Again, I can’t say what the competition was like; but I was rooting for Upon a Sleepless Isle. So I was particularly pleased when, last weekend, AFF was adjudged the winner of the Gratiaen Prize for 2019. Once the world starts going round again, this is the book you ought to read if you are coming to Sri Lanka. It is a book Andrew Fidel Fernando was the right person to write. And it is a book modern Sri Lanka needed. Which is, I’m sure, the sort of comment from a foreign prick he’d hate.
–
A note on the size of English-literary Colombo (because these things are important, and because nobody talks about them)
A couple of weeks ago, my daughter had a play-date at the beach with Andrew Fidel Fernando’s son. We were both present, as were our wives, and we drank a couple of very small and incredibly overpriced Lion lagers while on duty. More importantly, I got my copy of Upon a Sleepless Isle signed – which I had, essentially, only got round to buying a few days before out of embarrassment that I might be seeing him again, and since I knew the Gratiaen shortlisting was coming up.
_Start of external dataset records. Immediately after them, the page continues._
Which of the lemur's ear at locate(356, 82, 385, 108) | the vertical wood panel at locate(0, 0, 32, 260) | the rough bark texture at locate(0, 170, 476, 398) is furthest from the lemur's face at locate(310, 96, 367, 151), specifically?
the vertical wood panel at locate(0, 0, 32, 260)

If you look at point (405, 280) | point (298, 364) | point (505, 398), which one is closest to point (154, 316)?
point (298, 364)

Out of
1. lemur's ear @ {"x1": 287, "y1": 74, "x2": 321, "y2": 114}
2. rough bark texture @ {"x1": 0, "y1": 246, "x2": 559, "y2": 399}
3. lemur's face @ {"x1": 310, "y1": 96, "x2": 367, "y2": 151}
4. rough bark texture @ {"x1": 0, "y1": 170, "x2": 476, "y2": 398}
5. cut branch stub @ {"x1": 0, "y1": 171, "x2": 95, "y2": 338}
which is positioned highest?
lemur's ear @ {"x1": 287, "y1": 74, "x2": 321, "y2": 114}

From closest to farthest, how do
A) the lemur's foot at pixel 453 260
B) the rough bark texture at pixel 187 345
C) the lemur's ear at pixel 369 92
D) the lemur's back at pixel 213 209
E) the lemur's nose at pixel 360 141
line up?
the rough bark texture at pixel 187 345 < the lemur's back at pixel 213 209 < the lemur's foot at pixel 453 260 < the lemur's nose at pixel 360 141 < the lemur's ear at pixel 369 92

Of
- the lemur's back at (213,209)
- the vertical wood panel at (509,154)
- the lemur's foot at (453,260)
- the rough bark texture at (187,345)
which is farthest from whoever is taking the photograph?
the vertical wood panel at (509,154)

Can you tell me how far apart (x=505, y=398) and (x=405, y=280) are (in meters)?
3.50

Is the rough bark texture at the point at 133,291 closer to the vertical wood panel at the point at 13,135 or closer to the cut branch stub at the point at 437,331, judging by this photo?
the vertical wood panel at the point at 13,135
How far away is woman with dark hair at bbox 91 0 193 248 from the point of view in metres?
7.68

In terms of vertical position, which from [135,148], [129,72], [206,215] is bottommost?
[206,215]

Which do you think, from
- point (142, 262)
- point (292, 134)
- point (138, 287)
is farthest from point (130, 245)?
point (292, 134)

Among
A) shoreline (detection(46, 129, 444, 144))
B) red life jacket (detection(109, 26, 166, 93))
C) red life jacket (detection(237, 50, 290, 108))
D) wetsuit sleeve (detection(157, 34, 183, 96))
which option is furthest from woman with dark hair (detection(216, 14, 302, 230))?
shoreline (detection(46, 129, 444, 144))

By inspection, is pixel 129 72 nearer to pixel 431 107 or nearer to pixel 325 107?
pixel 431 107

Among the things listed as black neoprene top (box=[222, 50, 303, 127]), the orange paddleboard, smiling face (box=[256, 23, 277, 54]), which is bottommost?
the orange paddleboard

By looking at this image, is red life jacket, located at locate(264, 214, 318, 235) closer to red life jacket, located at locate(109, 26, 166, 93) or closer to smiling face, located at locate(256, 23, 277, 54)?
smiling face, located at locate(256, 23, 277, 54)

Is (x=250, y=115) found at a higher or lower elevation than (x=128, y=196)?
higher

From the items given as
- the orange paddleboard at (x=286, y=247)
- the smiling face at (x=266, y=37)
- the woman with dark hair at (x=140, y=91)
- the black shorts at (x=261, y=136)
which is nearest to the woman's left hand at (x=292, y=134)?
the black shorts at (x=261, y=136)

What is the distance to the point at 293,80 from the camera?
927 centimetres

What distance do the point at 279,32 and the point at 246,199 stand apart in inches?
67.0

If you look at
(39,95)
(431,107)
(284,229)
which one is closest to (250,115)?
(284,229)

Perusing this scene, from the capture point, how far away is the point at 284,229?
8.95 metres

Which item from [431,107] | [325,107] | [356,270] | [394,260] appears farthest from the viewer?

That was, in all, the fourth time I had met AFF. The first, after months of people saying “How have you never met Fidel…?!” was at Shehan Karunatilaka’s February booklaunch of Chats with the Dead (forthcoming in the UK, from Sort of Books)… which I was Q&Aing: Karunatilaka and I are distantly related, by marriage(s). The second was at a friend’s party the following night: the friend in question was until about 12 months ago, I think, a member of the Gratiaen Trust.
Earlier this year, another UK publication precluded me from reviewing Chats with the Dead on the grounds that I knew Karunatilaka. We discussed what their criteria were, and I entirely agreed that I fell foul of them; but it’s a tricky business. I am on drinking terms with several outright winners of the Prize, a good few others who’ve been shortlisted (some falling into both categories, Karunatilaka among them), have worked with and/or done lit.-type events with several others, and know the sons of yet another (albeit deceased). Having recently looked them up, I realised I also knew one of this year’s three judges. This is about the size of (English-)literary Colombo – and I’m an outsider. Karunatilaka himself calls this ‘the Colombo bubble’. And, sure enough, who’s blurbed the covers of A Sleepless Isle, front and back? That’s right…
Kidding aside, to not be regularly bumping into these folks would be nigh-on negligent, not to mention impossible. And so, inevitably, as we were finishing up, AFF and I spotted a third friend – a writer, naturally – whom I had last seen in November(?) at a small Colombo literary festival, and went over to say hi to him. “I thought that you two didn’t know each other??” he said. Well, then we didn’t. Now we do. One may as well be straight about these things.